I am also keen at modding stuff (not just lights), so I would be happy to take suggestions on ways to build a suitable light.

Cheers
special_dx


----------



## march.brown (Mar 24, 2010)

special_dx said:


> Hi All
> 
> I have been searching for what feels like an eternity for a replacement for the M*g Solitaire I keep in my dressing gown pocket. I had bought an Ultrafire WF-602C, but a mate saw it on the hall table and made me an offer I couldn't refuse!
> 
> ...


.
Try the iTP A2 , it is fab ... For nocturnal bathroom visits , I would prefer the low , medium , high on the A2 (or A1) to the medium , low , high on the A3 ... The form factor is nicer on the A2 as I don't like the dumpy shape of the A1 ... If your friend snatched your Ultrafire , just don't show him your A2 !

However , if size (lack of) is important then the A3 is an obvious choice ... Just a shame that it comes on in medium rather than low ... A3 is 66.5mm long by 14mm and the A2 is 77.5mm long by 17.5mm ... I have another A2 on order from Shiningbeam , stainless this time ... The perfect EDC and if you ever need a new battery , AAs are everywhere.
.


----------



## special_dx (Mar 24, 2010)

Yeah, the EOS series lights are getting really tempting, the reason I prefer AAA over AA is that I have so much stuff that runs on AAA and I tend to buy AAAs in bulk. I also like dumpy 1XCR123 lights and the high power density of that cell type. I must admit though, The AA version is a pleasing form factor.


----------



## joe1512 (Mar 24, 2010)

I have the itp A1 EOS SS on my keychain. I am not sure about 'dumpy' or whatever. It is the size of the AA one, except a lot shorter. The main advantage is it uses a 3.0V battery vs a 1.5 one.

This means it can crank out up to 200 lumens, vs 80. With a RCR123 like I use, this can max out at 4.2 volts which puts out a heck of a lot of light for brief periods.
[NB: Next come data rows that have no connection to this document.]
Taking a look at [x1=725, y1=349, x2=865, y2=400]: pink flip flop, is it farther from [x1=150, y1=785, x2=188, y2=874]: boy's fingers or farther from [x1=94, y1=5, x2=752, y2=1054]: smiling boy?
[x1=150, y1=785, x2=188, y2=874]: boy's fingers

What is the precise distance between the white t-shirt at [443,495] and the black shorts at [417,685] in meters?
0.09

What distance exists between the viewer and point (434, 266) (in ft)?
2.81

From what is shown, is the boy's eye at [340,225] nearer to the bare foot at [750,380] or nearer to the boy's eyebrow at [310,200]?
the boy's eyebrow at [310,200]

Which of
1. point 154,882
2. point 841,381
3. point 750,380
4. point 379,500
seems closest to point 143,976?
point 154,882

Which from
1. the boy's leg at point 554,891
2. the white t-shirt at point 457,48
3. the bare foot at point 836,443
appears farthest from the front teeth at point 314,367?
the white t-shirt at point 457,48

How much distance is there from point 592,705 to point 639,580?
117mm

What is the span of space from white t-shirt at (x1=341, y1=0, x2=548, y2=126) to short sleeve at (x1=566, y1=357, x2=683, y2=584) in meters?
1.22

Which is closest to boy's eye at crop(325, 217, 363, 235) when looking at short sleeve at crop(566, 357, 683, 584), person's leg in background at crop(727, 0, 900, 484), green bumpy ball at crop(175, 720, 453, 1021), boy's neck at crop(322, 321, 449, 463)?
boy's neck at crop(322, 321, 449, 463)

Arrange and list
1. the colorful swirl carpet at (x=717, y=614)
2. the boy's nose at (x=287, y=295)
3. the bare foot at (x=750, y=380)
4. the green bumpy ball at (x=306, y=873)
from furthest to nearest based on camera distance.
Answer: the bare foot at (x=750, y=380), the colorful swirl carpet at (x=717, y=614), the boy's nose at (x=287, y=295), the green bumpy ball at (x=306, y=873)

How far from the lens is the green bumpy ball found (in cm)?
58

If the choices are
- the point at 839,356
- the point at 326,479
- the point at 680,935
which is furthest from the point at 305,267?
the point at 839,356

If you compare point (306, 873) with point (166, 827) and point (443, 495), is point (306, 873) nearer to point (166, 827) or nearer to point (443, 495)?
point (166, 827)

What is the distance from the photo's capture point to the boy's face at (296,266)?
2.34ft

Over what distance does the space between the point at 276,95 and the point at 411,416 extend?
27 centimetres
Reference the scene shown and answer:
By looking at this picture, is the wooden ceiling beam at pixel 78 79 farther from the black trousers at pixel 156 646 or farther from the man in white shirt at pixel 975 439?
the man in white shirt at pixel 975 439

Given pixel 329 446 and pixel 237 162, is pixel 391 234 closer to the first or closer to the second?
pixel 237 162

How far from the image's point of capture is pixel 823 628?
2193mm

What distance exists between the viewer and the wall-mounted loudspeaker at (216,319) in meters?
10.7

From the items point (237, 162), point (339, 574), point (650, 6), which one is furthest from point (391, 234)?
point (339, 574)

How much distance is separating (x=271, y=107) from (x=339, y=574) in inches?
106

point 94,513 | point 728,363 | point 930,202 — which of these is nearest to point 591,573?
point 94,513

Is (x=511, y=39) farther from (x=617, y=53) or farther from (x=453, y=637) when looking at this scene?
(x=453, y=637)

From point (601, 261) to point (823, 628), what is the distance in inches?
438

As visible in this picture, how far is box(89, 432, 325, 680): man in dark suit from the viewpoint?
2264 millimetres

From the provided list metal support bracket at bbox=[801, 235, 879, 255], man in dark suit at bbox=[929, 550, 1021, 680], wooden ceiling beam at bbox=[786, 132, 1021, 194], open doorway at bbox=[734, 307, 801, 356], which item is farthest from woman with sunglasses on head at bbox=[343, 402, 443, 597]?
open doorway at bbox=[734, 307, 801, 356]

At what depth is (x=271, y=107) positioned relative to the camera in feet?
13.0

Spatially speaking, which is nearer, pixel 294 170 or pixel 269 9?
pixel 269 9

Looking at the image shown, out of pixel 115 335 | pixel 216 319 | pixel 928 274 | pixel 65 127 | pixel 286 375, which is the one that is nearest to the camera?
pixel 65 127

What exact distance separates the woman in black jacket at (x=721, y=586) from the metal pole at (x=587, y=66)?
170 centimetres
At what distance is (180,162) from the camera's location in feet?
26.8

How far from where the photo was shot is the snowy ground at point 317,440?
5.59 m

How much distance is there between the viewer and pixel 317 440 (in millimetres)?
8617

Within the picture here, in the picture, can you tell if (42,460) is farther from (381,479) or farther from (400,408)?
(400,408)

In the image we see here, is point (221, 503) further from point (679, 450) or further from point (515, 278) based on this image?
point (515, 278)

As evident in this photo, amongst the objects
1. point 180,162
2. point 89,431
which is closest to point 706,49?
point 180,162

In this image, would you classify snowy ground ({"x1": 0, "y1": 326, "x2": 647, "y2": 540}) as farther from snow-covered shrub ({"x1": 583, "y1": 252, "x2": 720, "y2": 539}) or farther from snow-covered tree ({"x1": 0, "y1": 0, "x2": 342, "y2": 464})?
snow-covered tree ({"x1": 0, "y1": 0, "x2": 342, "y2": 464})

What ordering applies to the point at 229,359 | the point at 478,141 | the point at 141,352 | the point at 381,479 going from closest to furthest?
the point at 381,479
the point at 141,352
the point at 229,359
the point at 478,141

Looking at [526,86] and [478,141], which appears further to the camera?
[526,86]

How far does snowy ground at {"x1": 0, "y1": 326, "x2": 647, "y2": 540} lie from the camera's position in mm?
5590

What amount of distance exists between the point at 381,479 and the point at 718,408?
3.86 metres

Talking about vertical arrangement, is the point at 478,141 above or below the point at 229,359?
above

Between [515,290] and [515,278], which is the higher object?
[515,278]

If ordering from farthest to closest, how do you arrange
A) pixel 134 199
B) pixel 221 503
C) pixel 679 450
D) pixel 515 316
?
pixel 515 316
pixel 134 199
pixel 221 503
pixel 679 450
I also prefer the 30 lumen medium mode vs the 18 of the A2/A3.

But the itp is a great light no matter which one you get. As a twisty, it won't come on in your pocket. It has a straightforward User interface and no useless modes like Strobe (which is crap for a keychain light). Its also really cheap and of high quality.


----------



## Piripi (Mar 24, 2010)

I also have an itp a1 and it's quite a nice light for the price!!


----------



## special_dx (Mar 24, 2010)

joe1512 said:


> It has a straightforward User interface and no useless modes like Strobe (which is crap for a keychain light). .


 
I normally don't go for strobe, none of my 6P style lights have it, but I do keep a strobing tail cap to use when I want to frighten next door's cat off our garden! I like cats, but not what they bury in the flower patch.

I am almots decided that I will get an A1, I agree with march.brown about the order of the modes and that kind of rules out the AAA.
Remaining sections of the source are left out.